Diagram summarizing the two proposed methodological approaches

Since the scanner directly returns a mesh, in this case we can employ the C2M algorithm to quantify the distances between the two entities. The same procedure is applicable if the object being compared is also a mesh. In this case, only the vertices are considered. If the vertices of this mesh are too scattered, it may be convenient to subsample the model with a surface density approaching that of the reference.

In all other cases, it is preferable to use the M3C2, which is much more refined and can isolate distances between objects more effectively, purifying them of the registration-dependent component. In the case of distances between digital entities, it is worth mentioning that we work with signed quantities.

To summarise the distance distributions, we use tolerance intervals, according to a procedure detailed in the Sect. 3.2. A similar approach can be followed even in the absence of a superordinate reference, considering the two entities as equally reliable and deriving the distributions of each other’s distances. From these, we can derive tolerance intervals or, alternatively, the Hausdorff distance as a punctual indicator. The latter provides an interesting measure of the proximity between two digital objects, indicating the maximum distance of each point of the first one from the other: therefore, it can be more effective than the minimum distance, which completely neglects their spatial configuration, to which, instead, the Hausdorff distance is sensitive. In this case, it is necessary to perform a prior treatment of the distance distributions to eliminate any outliers, such as by constructing a box-plot diagram.

3.2 Direct assessment procedure

The search for a robust approach to direct accuracy estimation led us to an observation: downstream of Bundle Block Adjustment with self-calibration, it is possible to derive for each Tie Point a covariance matrix, representative of the uncertainties associated with the estimation of its coordinates in object space.

From this matrix, it is possible to derive an ellipsoid, i.e. a region of space to which corresponds a certain probability of containing the theoretical mean value of the estimated coordinates. This is possible by performing an orthogonal diagonalisation (the spectral theorem is valid) where the eigenvalues represent the lengths of the semi-axes of the mentioned ellipsoid and the eigenvectors their directions. Following this path presupposes that there is strict control over the data processed.

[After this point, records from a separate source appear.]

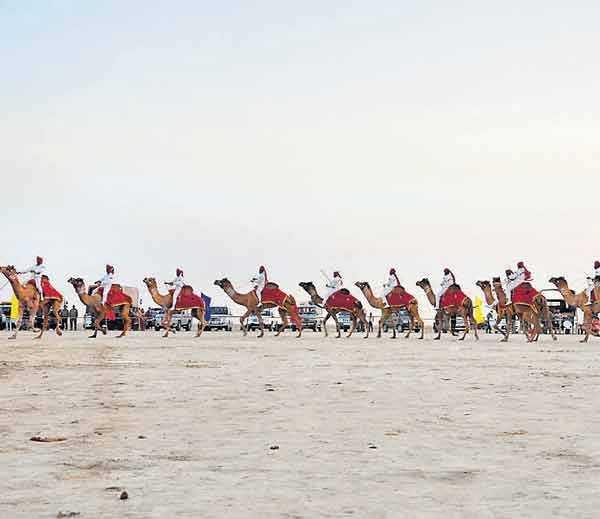 Camel Safari, Rann Kutch Utsav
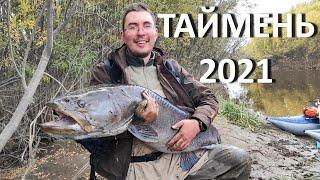 Трофейный ТАЙМЕНЬ на рыбалку в Хабаровский край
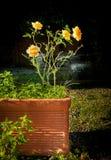 在黑暗的背景前面的一朵黄色玫瑰 库存图片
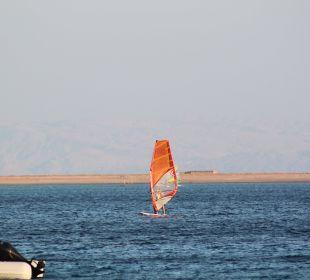 Der Surfer und das Meer Jaz Dahabeya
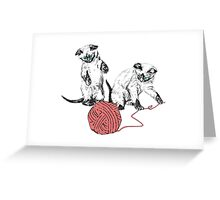 Siamese Kittens I Greeting Card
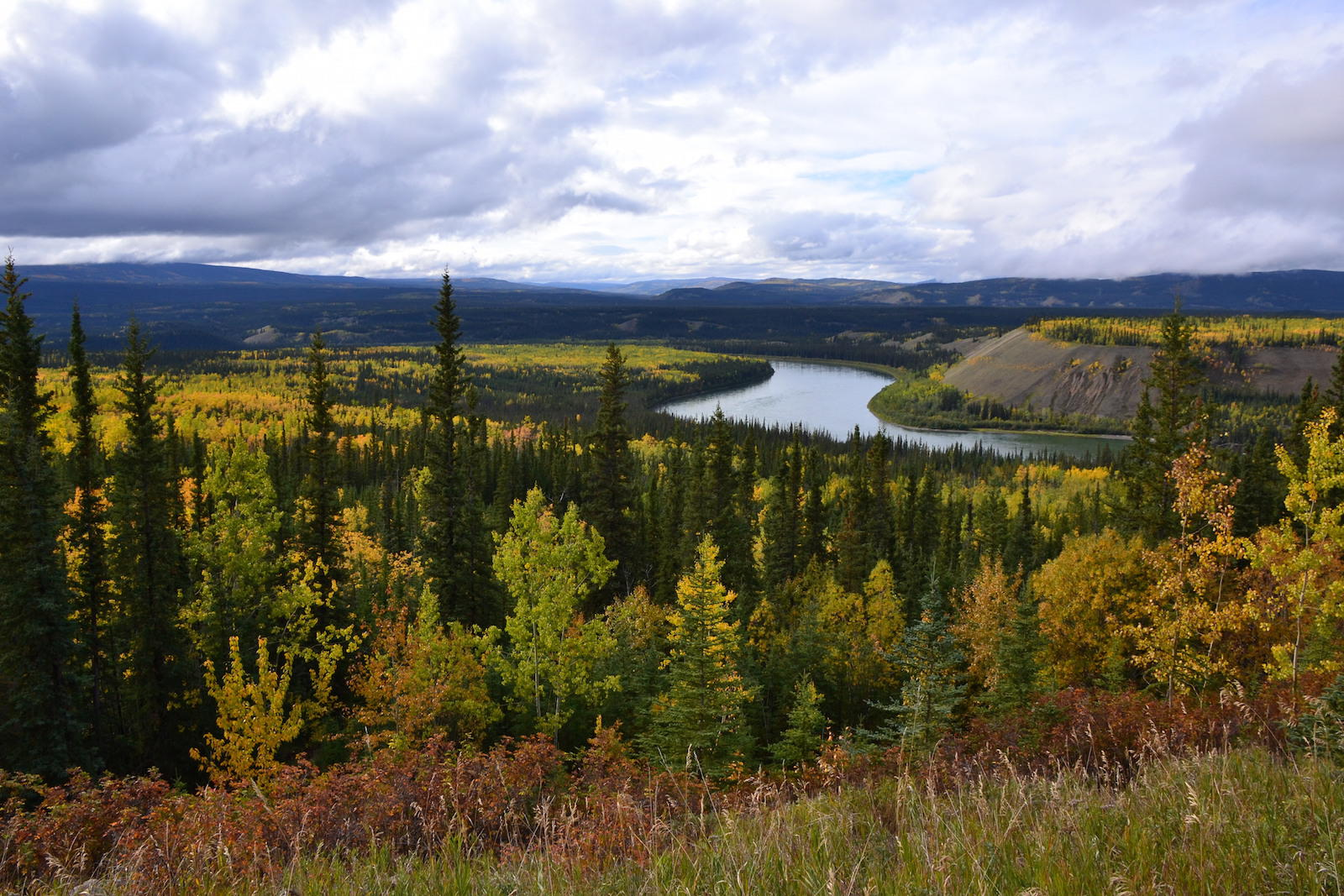 Yukon panorama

On the assumption that the control of the input data accuracy (in the object space and image space) is fundamental for a rigorous photogrammetric process, we have prepared a special Python script, with which we are able to export, after the orientation optimization phase, the covariance matrices associated with the coordinates estimated for the TPs in the object space.

Many commercial software implements a similar tool that returns an uncertainty vector obtained by composing the semi-axis lengths of the error ellipsoid with k = 1. This solution is not very cautious since the probability that the theoretical mean value of the Tie Point coordinates falls in this region is 19.95%.

Instead, we consider the ellipsoid with k = 3, with probability greater than 95%, and study the length distribution of its major semi-axis to derive an accuracy indicator. The statistical tools used for this analysis are tolerance intervals. They allow us estimating, from a sample, the extremes that contain a certain percentage of a population with a specific level of confidence. In this case the quantities involved are defined as positive, so we construct one-sided gaps.

The procedure can be outlined in the following steps:

  • test for normality;

  • search for normalising transformation (when the distribution is not normal);

  • alternative distributions (when transformation approach fails);

  • if all approaches fail, we calculate nonparametric tolerance limits (removal of outliers).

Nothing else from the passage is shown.